Medizinrecht

Leistungen der Pflegeversicherung – Hilfebedarf zur Grundpflege

Aktenzeichen  S 21 P 44/17

Datum:
13.4.2018
Rechtsgebiet:
Fundstelle:
BeckRS – 2018, 49573
Gerichtsart:
SG
Gerichtsort:
Nürnberg
Rechtsweg:
Sozialgerichtsbarkeit
Normen:
SGB XI § 14

 

Leitsatz

Tenor

I. Die Klage wird abgewiesen.
II. Außergerichtliche Kosten sind nicht zu erstatten.

Gründe

Die Klage auf Pflegegeld der Stufe II ist zulässig, jedoch nicht begründet. Die Leistungen der Pflegeversicherung nach der Pflegestufe II ablehnenden Bescheide der Beklagten vom 09.02.2016 und vom 06.09.2016 in der Gestalt des Widerspruchsbescheides vom 15.03.2017 sind rechtmäßig und verletzen den Kläger nicht in seinen Rechten. Der Kläger kann das begehrte Pflegegeld der Pflegestufe II mangels Vorliegen der gesetzlichen Voraussetzungen nicht beanspruchen.
1. Die Kammer konnte in der mündlichen Verhandlung vom 13.04.2018 auch in Abwesenheit des Klägers und seines Prozessbevollmächtigten entscheiden, da der Kläger mit Postzustellungsurkunde vom 20.01.2108 ordnungsgemäß geladen war und der Kläger in der Ladung darauf hingewiesen worden war, dass im Falle seines Ausbleibens ein Urteil nach Lage der Akten ergehen kann (§§ 110 Abs. 1 Satz 2, 126 Sozialgerichtsgesetz – SGG). Der Kläger hat sein Ausbleiben in der mündlichen Verhandlung vom 13.04.2018 mit Schreiben vom 12.04.2018 entschuldigt. Einen Antrag auf Vertagung hat der Kläger nicht gestellt, so dass das Gericht in der mündlichen Verhandlung vom 13.04.2018 über die Klage entscheide konnte.

:::

→ **Zu bearbeitende Aufgaben**
A. Prüfen Sie, ob die folgenden Aussagen mit dem Urteilstext übereinstimmen, und antworten Sie jeweils mit Ja oder Nein samt den entscheidenden Worten im genauen Wortlaut: (i) Die Klage wurde als unzulässig abgewiesen. (ii) Außergerichtliche Kosten werden erstattet. (iii) Der Kläger hat keinen Antrag auf Vertagung gestellt.
B. Drucken Sie aus dem Urteilstext alles von „I. Die Klage" bis hinunter zu „Voraussetzungen nicht beanspruchen." wortgetreu ab.
C. Nennen Sie sämtliche Feldbezeichnungen, die im Kopfbereich des Urteilstexts mit einem Doppelpunkt stehen.

→ **Datenblock**
:::

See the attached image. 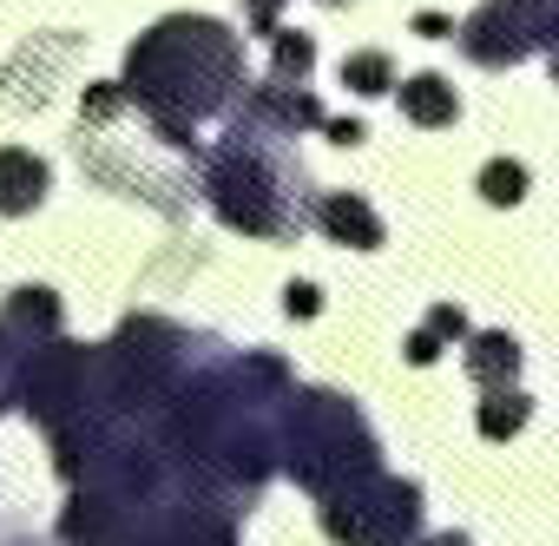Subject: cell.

:::

→ **Lösungen je Aufgabe**
A.
(i) Nein: „Die Klage auf Pflegegeld der Stufe II ist zulässig, jedoch nicht begründet."
(ii) Nein: „Außergerichtliche Kosten sind nicht zu erstatten."
(iii) Ja: „Einen Antrag auf Vertagung hat der Kläger nicht gestellt"

B.
I. Die Klage wird abgewiesen.
II. Außergerichtliche Kosten sind nicht zu erstatten.

Gründe

Die Klage auf Pflegegeld der Stufe II ist zulässig, jedoch nicht begründet. Die Leistungen der Pflegeversicherung nach der Pflegestufe II ablehnenden Bescheide der Beklagten vom 09.02.2016 und vom 06.09.2016 in der Gestalt des Widerspruchsbescheides vom 15.03.2017 sind rechtmäßig und verletzen den Kläger nicht in seinen Rechten. Der Kläger kann das begehrte Pflegegeld der Pflegestufe II mangels Vorliegen der gesetzlichen Voraussetzungen nicht beanspruchen.

C. Datum, Rechtsgebiet, Fundstelle, Gerichtsart, Gerichtsort, Rechtsweg, Normen